Political Strategy for a Permanent Democratic Majority

Chain-Yanking

It’s bad enough when diplomatic–or undiplomatic–pressure forces a president to repudiate the position of any foreign relations officer, much less the Secretary of State, whose credibility is a very important asset. It’s vastly worse when the source of that pressure publicly gloats about it, in the context of events that are at the very center of the whole world’s attention right now.
But that’s what happened yesterday as Israeli prime minister Ehud Olmert gave a speech boasting that he got President Bush dragged off a podium in Philadelphia and secured instructions to Condeleezza Rice ordering her to abstain from a UN resolution calling for an end to the conflict in Gaza that she had helped draft and publicly backed.

“I said, ‘Get me President Bush on the phone,’ ” Mr. Olmert said in a speech in the southern Israeli city of Ashkelon, according to The Associated Press. “They said he was in the middle of giving a speech in Philadelphia. I said I didn’t care: ‘I need to talk to him now,’ ” Mr. Olmert continued. “He got off the podium and spoke to me.”
Israel opposed the resolution, which called for a halt to the fighting in Gaza, because the government said it did not provide for Israel’s security. It passed 14 to 0, with the United States abstaining.
Mr. Olmert claimed that once he made his case to Mr. Bush, the president called Ms. Rice and told her to abstain. “She was left pretty embarrassed,” Mr. Olmert said, according to The A.P.

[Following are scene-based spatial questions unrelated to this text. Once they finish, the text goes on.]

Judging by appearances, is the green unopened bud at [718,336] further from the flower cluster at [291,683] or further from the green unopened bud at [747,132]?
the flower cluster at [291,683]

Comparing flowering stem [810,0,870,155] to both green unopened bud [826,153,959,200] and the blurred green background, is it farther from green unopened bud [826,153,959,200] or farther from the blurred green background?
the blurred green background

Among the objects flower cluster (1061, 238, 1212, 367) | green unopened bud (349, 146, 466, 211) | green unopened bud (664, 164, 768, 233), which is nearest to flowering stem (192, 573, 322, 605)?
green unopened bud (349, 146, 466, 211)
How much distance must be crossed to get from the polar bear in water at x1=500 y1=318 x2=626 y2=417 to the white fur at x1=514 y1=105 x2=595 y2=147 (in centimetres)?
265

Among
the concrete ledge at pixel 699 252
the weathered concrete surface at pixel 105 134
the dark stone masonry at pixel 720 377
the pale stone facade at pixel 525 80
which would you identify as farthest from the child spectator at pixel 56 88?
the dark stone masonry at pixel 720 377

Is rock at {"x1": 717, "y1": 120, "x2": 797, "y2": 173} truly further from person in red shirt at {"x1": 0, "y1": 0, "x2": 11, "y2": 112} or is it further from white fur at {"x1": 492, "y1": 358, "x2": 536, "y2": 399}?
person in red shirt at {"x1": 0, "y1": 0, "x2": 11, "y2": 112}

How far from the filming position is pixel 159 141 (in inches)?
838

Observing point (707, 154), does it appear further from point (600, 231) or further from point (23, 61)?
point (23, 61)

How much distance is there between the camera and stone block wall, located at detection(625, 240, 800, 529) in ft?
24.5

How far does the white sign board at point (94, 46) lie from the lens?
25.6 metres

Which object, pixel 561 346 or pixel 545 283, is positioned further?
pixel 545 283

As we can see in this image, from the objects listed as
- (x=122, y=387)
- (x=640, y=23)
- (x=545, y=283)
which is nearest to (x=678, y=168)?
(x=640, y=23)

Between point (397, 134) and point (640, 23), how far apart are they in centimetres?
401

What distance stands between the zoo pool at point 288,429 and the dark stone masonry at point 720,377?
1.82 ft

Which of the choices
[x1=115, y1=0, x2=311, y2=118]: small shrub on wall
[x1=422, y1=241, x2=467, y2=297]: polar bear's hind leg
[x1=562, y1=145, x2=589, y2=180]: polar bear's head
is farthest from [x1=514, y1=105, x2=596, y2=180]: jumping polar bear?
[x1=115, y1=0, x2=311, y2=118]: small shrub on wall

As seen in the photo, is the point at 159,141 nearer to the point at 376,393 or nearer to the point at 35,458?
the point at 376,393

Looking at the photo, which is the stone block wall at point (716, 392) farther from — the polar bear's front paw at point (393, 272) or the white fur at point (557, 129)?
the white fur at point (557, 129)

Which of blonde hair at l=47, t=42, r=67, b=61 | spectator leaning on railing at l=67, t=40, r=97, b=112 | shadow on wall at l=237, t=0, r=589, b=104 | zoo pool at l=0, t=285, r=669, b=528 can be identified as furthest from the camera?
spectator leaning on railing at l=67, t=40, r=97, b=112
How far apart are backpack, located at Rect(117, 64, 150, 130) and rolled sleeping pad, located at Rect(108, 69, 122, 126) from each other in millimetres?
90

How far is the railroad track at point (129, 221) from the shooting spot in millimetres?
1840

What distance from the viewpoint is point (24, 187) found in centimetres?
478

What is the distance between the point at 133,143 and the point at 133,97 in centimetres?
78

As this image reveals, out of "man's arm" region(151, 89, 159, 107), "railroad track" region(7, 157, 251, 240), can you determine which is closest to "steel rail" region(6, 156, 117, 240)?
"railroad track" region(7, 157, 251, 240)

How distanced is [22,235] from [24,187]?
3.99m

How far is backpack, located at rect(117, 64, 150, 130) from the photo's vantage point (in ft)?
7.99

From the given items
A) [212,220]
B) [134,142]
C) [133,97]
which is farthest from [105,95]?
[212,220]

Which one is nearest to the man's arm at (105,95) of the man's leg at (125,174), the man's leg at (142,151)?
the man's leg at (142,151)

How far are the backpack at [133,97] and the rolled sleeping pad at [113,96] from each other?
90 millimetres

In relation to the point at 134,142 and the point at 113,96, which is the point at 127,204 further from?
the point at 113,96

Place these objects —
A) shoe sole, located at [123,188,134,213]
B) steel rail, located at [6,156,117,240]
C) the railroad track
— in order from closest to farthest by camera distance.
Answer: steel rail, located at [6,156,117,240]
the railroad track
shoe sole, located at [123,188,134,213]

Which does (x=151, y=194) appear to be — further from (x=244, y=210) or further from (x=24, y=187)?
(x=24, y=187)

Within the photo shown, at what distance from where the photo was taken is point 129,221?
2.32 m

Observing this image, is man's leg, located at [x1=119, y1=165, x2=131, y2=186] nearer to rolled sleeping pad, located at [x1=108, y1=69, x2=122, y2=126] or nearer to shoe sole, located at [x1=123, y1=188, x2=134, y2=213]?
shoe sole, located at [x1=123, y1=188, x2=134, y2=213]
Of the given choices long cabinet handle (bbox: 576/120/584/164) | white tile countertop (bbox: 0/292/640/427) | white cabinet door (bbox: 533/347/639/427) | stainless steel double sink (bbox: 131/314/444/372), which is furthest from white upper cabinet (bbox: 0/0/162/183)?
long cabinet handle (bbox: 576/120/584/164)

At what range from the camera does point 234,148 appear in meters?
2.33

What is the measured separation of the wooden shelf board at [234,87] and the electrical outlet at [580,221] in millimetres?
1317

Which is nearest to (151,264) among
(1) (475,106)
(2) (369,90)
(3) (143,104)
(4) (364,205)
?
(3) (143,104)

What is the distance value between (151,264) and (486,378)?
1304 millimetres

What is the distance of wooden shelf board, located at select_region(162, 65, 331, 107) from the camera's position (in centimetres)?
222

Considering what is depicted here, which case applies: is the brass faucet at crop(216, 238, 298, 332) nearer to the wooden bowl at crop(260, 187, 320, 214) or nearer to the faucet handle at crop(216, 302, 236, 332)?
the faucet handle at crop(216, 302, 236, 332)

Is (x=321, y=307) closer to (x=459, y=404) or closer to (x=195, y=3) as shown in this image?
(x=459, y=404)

The State Department is claiming that Rice intended to abstain on the resolution all along, but that barely passes the laugh test.
When Barack Obama officially takes over his constitutional duties as president, two of his most urgent challenges will be to set an entirely new tone in foreign policy, and to exhibit real leadership in the Middle East. In pursuit of both challenges, let’s hope that he makes it abundantly clear from the get-go that the kind of public manipulation of the United States that Olmert engaged in will not be acceptable.
Maybe he won’t have to say a whole lot. I somehow don’t think that even an erratic and embattled lame-duck politician like Olmert would dare to try to yank the chain of Hillary Clinton, much less in public. You’d want to think real hard about the consequences.